→ **Text**
----

The Republican Brain: The Science of Why They Deny Science — and Reality
- Author: Chris Mooney
- Language: English
- Subjects: Conservatism in the United States, Republican Party, antiscience
- Publisher: Wiley
- Publication date: 2012
- Publication place: United States
- Media type: Print
- Pages: 327
- ISBN: 9781118094518
- OCLC: 773429781

= The Republican Brain =

2012 book by Chris Mooney

The Republican Brain: The Science of Why They Deny Science — and Reality is a 2012 book about the psychological basis for many Republicans' rejection of mainstream scientific theories, as well as theories of economics and history, by the American journalist Chris Mooney.

==Reception==
The Financial Times gave the book a favorable review, describing it as an "intelligent, nuanced and persuasive account" of psychological differences in political behavior.

----

(Spatial reasoning question data)
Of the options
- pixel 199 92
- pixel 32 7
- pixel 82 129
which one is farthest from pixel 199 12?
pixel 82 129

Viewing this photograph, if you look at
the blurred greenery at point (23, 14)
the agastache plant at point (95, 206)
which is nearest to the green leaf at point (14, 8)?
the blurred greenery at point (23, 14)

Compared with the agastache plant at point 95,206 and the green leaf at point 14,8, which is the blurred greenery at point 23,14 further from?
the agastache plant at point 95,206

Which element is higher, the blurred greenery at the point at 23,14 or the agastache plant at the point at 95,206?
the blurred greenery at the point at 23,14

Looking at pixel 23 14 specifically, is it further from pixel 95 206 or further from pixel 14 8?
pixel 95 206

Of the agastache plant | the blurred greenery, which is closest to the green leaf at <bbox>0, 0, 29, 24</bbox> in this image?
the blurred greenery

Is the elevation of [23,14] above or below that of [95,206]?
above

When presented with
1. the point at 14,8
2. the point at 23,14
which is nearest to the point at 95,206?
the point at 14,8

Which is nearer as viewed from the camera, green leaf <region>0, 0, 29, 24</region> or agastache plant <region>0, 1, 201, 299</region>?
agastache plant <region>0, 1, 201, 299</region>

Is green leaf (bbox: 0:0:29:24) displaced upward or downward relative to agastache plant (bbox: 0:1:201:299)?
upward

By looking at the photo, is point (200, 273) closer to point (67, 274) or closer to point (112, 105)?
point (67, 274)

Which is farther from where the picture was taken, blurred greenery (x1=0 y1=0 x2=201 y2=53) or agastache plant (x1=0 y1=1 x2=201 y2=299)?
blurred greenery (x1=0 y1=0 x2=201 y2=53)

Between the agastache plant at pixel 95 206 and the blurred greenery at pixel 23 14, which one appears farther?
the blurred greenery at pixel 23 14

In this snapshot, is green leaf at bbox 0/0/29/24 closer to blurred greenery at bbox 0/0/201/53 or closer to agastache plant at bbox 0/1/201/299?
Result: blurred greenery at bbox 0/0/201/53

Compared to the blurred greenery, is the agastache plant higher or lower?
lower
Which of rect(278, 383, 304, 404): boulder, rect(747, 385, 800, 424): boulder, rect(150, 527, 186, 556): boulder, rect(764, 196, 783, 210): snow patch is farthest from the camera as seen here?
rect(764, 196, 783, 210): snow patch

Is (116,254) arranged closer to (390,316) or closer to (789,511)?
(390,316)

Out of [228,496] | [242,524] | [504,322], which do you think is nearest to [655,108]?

----

→ **To be done**
1. From the Republican Brain article, return the passage starting with "2012 book by" and going on through "journalist Chris Mooney.".
2. Which subjects does the Republican Brain article list for the book?
3. According to the Republican Brain article, how many pages does the book have?

→ **Task solutions**
1.
2012 book by Chris Mooney

The Republican Brain: The Science of Why They Deny Science — and Reality is a 2012 book about the psychological basis for many Republicans' rejection of mainstream scientific theories, as well as theories of economics and history, by the American journalist Chris Mooney.

2. Conservatism in the United States, Republican Party, antiscience

3. 327